* * *
Ни рыбки, ни стрекозы — одна только унылая река и мокрые люди на берегу: неподвижный Дазай на песке, поросшем жесткой травой, и склонившийся над ним Куникида. Лицо искажено решением непосильной задачи, брови сошлись на переносице, очки сидят криво, руки ледяные от воды и тревоги. — Ну давай же, — беззвучно говорит он, — давай, Дазай. Дазай молчит, не двигается. Глаза закрыты, губы совсем серые. Куникида беспомощно оглядывается вокруг. Взгляд натыкается на куст хризантем. Они тоже серые. И река серая, и деревья, и песок. И собственные руки, которые никак не могут запустить сердце Дазая. Куникида поднимает голову и кричит в серое небо. Потом складывает ладони одна на другую и снова бьет Дазая в грудь. Выкрик — удар, выкрик — удар, выкрик — удар. Небо молчит. Дазай молчит. Куникида сражается с ними обоими. За них обоих. Он получает слабый отклик за минуту до того, как прибывает Йосано.
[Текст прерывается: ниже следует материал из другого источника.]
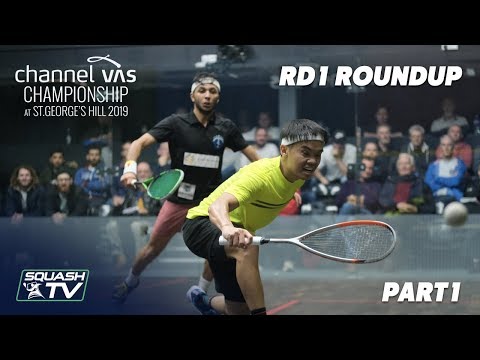 Squash: Channel VAS Championships 2019 - Rd 1 Roundup [Pt. 1]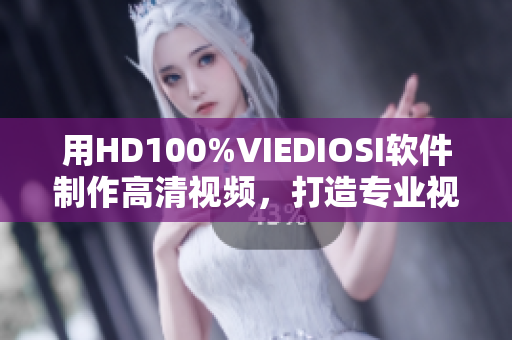 用HD100%VIEDIOSI软件制作高清视频，打造专业视觉享受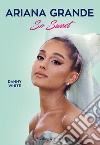 Ariana Grande So Sweet libro di White Danny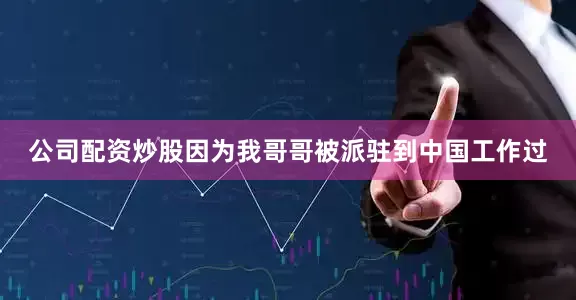 公司配资炒股因为我哥哥被派驻到中国工作过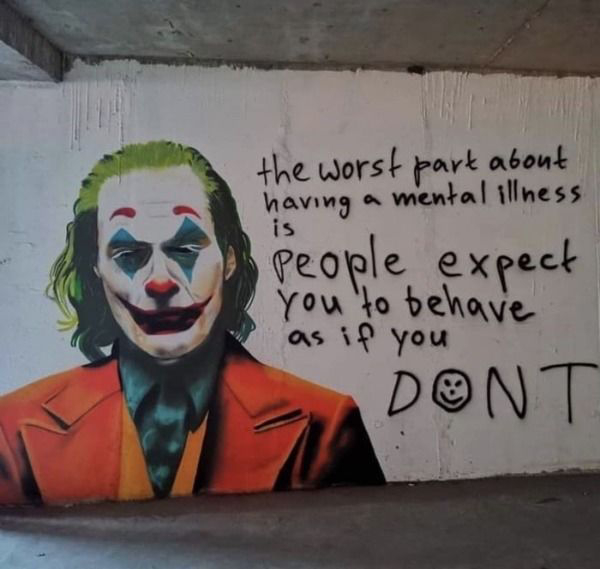 depressing street art - the worst part about having a mental illness people expect you to behave as if you Dont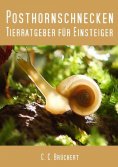 ebook: Tierratgeber für Einsteiger - Posthornschnecken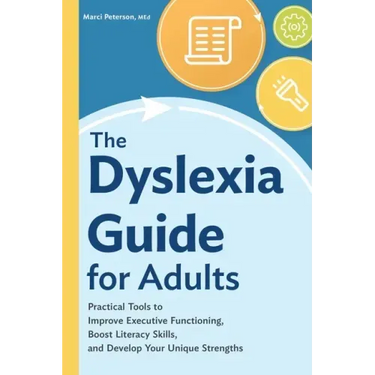 The Dyslexia Guide for Adults: Practical Tools to Improve Executive Functioning, Boost Literacy Skills, and Develop Your Unique Strengths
Она застает привычную картину: Дазай кашляет, повернувшись на бок, Куникида сидит рядом, сгорбившись, уронив руки на колени, в налипшем на одежду песке. — Забери его с глаз долой, — хрипло говорит он. — И чтоб я его неделю не видел и не слышал. Йосано кивает. — Тебя подкинуть до дома? — Не надо, — хрипит Куникида, — я вызову такси. Йосано не настаивает. Знает: этот вызовет. Не примет помощи, пока сам держится на ногах. Если кто его и сломает… Йосано переводит взгляд на неудавшегося самоубийцу. Тот уже прокашлялся, и взгляд стал более осмысленным. — Поедем, — говорит она. — Мне разрешили неделю испытывать на тебе все, что захочу. Дазай в ужасе округляет глаза. Йосано смеется.* * *
— Неделя еще не прошла, — ровно замечает Куникида. — Технически сегодня седьмой день. — Не дождавшись ответа, Дазай добавляет: — Я уговорил Йосано. Я не мог больше быть подопытным кроликом. Куникида кивает. — Да. А ты… — Он все-таки делает паузу. — Давно ты видишь только оттенки серого? — Несколько лет уже. — Дазай улыбается. — Это не смешно. — Я знаю. Я не поэтому. — Дазай улыбается еще шире и тянется к хризантеме на столе Куникиды. — Она ведь золотистая, верно? Как твои волосы. — Он переводит взгляд на напарника. — А твоя лента — красная. — Его пальцы неуверенно, едва-едва, прикасаются к ленте. — А глаза… Рука тянется к очкам. Куникида перехватывает ее на полпути. — У тебя зеленые глаза, — говорит Дазай. — Я так скучал по зелени. Свободной рукой Куникида тянется к его лицу, стирает что-то со щеки большим пальцем. Ладонь так и остается лежать на теплой коже. Дазай жмурится и наклоняет голову, прижимаясь. Куникида понимает, что готов спасать его до конца своих дней.